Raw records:
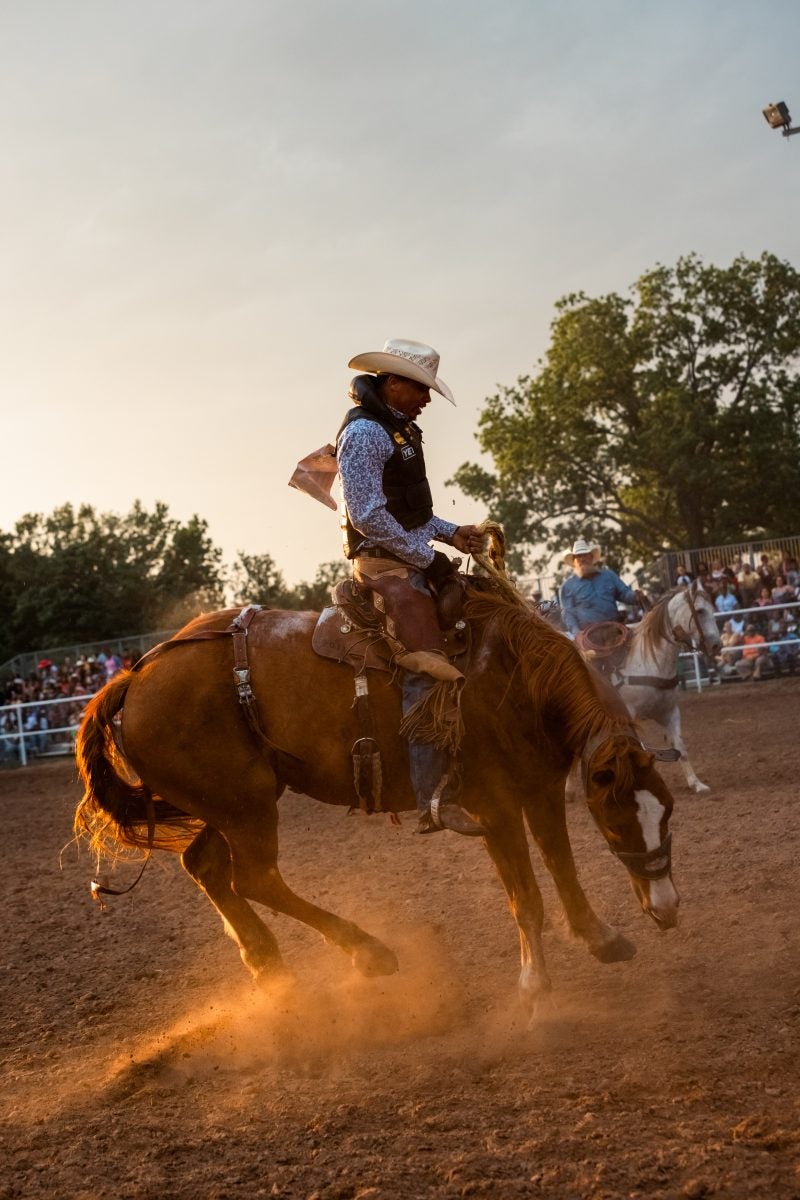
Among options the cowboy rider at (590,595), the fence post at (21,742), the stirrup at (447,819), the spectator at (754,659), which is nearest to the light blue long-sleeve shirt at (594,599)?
the cowboy rider at (590,595)

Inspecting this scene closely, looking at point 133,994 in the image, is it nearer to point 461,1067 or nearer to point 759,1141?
point 461,1067

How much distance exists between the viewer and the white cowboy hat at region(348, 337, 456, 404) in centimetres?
464

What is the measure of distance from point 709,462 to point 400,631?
3818 centimetres

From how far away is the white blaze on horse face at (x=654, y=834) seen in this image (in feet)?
14.1

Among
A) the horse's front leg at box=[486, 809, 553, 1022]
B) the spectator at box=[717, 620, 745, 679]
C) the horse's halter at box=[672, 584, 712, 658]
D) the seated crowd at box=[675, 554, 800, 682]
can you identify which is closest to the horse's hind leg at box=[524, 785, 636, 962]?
the horse's front leg at box=[486, 809, 553, 1022]

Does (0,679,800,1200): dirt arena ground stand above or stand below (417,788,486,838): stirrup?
below

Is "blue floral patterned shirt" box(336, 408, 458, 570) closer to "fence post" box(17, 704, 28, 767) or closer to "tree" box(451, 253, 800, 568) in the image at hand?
"fence post" box(17, 704, 28, 767)

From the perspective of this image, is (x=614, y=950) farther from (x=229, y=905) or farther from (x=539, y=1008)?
(x=229, y=905)

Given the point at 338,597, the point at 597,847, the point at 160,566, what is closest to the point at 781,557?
the point at 597,847

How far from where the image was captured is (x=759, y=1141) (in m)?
2.77

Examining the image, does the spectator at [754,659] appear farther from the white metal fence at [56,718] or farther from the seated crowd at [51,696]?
the seated crowd at [51,696]

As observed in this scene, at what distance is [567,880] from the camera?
4.67 m

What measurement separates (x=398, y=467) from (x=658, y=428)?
37986 millimetres

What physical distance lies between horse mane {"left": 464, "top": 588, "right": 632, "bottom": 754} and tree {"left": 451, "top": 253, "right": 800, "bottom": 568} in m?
35.9
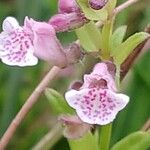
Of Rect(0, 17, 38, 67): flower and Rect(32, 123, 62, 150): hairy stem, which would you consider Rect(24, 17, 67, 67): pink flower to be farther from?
Rect(32, 123, 62, 150): hairy stem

• Set exercise: Update the records above by changing every "spectator" to "onlooker" and leaving all other text as it is. Omit the pictures from your answer.

• Solution for this task:
Among options the cowboy rider at (590,595), the fence post at (21,742), the stirrup at (447,819), the onlooker at (754,659), which is nearest to the light blue long-sleeve shirt at (594,599)?
the cowboy rider at (590,595)

Inspecting this scene closely, looking at point 133,994 in the image, is it nearer to point 461,1067 or nearer to point 759,1141?
point 461,1067

How much distance exists between the viewer and the white cowboy hat at region(348, 337, 456, 404) in centimetres?
464

What is the measure of distance from point 709,462 to point 400,631?
3818 centimetres

From how far away is the white blaze on horse face at (x=654, y=834) seen in this image (in feet)?
14.1

Among
A) the horse's front leg at box=[486, 809, 553, 1022]
B) the onlooker at box=[717, 620, 745, 679]
C) the horse's halter at box=[672, 584, 712, 658]
D) the seated crowd at box=[675, 554, 800, 682]
can you identify which is closest to the horse's hind leg at box=[524, 785, 636, 962]?
the horse's front leg at box=[486, 809, 553, 1022]

Does (0,679,800,1200): dirt arena ground stand above or stand below (417,788,486,838): stirrup?
below

Is "blue floral patterned shirt" box(336, 408, 458, 570) closer to "fence post" box(17, 704, 28, 767) or closer to "tree" box(451, 253, 800, 568) in the image at hand?
"fence post" box(17, 704, 28, 767)

From the perspective of this image, is (x=614, y=950) farther from (x=229, y=905) or farther from (x=539, y=1008)?
(x=229, y=905)

Given the point at 338,597, the point at 597,847, the point at 160,566, what is closest to the point at 781,557?
the point at 597,847

How far from where the image was captured is (x=759, y=1141) (in m)?
2.77

Examining the image, does the onlooker at [754,659] appear farther from the white metal fence at [56,718] or farther from the seated crowd at [51,696]?
the seated crowd at [51,696]

As observed in this scene, at what distance is [567,880] from the camera?
4.67 m

What measurement separates (x=398, y=467) from (x=658, y=428)?
37986 millimetres

What physical distance lies between horse mane {"left": 464, "top": 588, "right": 632, "bottom": 754} and tree {"left": 451, "top": 253, "right": 800, "bottom": 568} in m?
35.9
Of Rect(0, 17, 38, 67): flower and Rect(32, 123, 62, 150): hairy stem, which would you consider Rect(24, 17, 67, 67): pink flower to be farther from?
Rect(32, 123, 62, 150): hairy stem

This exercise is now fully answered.